GIVEN TASK A = List every line in the records that contains the string "cars". Case counts.

READING PASSAGE =
* start *

Responding to the Controversies over my March for Life Remarks

Responding to the Controversies over my March for Life Remarks January 20, 2019

Doing an imitation Native American chant and a gesture to jokingly mimic Native Americans is what I would call textbook racism.  And racism is a sin. Our faith requires us to look upon our neighbor as “another self.” We also believe that “Every form of social or cultural discrimination in fundamental personal rights on the grounds of sex, race, color, social conditions, language, or religion must be curbed and eradicated as incompatible with God’s design.” Not excused as kids being kids. Eradicated as incompatible with God’s design. And a public act of racism carried out playfully as if it’s a joke adds to the racism the sin of scandal— making others think that a sin is fun and okay.

Philips posed no threat to them. He was one geriatric Native American saying a prayer. The Black gentlemen protesting on the street posed no credible threat either (which isn’t to say they weren’t being incredibly annoying). The Covington students ought to have walked away or ignored it, but instead, from everything I saw, it looks like they chose to escalate at every opportunity. Up until then you could have said they were just stupid kids handling a scary situation unwisely. But mocking a Native American for being a Native American is overt racism, and publicly taking part in something like that while wearing your Catholic School gear is the sin of scandal.

They were behaving irresponsibly and escalating conflict however they could, which is bad enough, but putting on a show of apparent racism on top of it is even worse. There is no another-group-of-non-whites-scared-me-so-I-mocked-this-non-white exception to that rule. It’s just wrong.

My only amendment is that we need to be even more dismayed at the chaperones and teachers who enabled this situation to go on so long, and on any parents who never bothered to teach their sons that it’s okay to ignore hecklers calling you a cracker, and worse things, when you visit a big city.

Q: But they were BOYS being shouted at by MEN!
A: Those “boys” were in high school and I assume at least some of them were eighteen. An eighteen-year-old boy is a man, and everyone older than elementary school age needs to know how to ignore or de-escalate a conflict if they’re going to be allowed to go on a day-long field trip to a big city– PARTICULARLY when they’re going to a demonstration of any kind. People shout terrible things at March for Life demonstrators, and if you’re going to demonstrate you have to know how to deal with that ahead of time. We did back in my day. I was fifteen and sixteen and I didn’t shout back at people. If you’re too young to know how to handle a small pack of weird counter-protesters yelling hurtful things, you’re too young to go to the March for Life.

* end *

RAW DATA =
* start *

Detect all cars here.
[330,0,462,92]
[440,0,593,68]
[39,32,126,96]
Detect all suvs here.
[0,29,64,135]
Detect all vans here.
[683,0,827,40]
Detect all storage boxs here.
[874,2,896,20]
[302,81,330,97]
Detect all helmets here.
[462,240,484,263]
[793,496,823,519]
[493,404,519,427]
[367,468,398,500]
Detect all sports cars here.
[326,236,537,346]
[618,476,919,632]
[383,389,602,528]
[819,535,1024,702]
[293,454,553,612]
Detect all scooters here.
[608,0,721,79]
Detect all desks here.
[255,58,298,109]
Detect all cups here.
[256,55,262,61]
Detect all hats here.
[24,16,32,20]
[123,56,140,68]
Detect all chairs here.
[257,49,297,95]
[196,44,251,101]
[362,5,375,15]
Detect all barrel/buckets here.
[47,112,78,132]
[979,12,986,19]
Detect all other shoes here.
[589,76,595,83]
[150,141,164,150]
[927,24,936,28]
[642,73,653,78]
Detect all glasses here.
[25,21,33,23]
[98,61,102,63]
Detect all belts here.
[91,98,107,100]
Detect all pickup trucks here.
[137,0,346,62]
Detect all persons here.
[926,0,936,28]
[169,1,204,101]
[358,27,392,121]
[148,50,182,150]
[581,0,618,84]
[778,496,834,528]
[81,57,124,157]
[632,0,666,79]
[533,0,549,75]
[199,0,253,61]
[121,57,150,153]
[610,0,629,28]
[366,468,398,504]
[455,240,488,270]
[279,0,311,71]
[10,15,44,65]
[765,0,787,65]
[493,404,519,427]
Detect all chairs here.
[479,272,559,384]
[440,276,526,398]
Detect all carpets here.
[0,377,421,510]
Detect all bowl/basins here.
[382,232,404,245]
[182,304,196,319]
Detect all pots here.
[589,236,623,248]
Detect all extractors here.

* end *

GIVEN TASK B = In the March for Life remarks, what ages does the writer say they were while not shouting back at people?

CORRECT OUTPUT A =
Detect all cars here.
Detect all sports cars here.

CORRECT OUTPUT B = Fifteen and sixteen.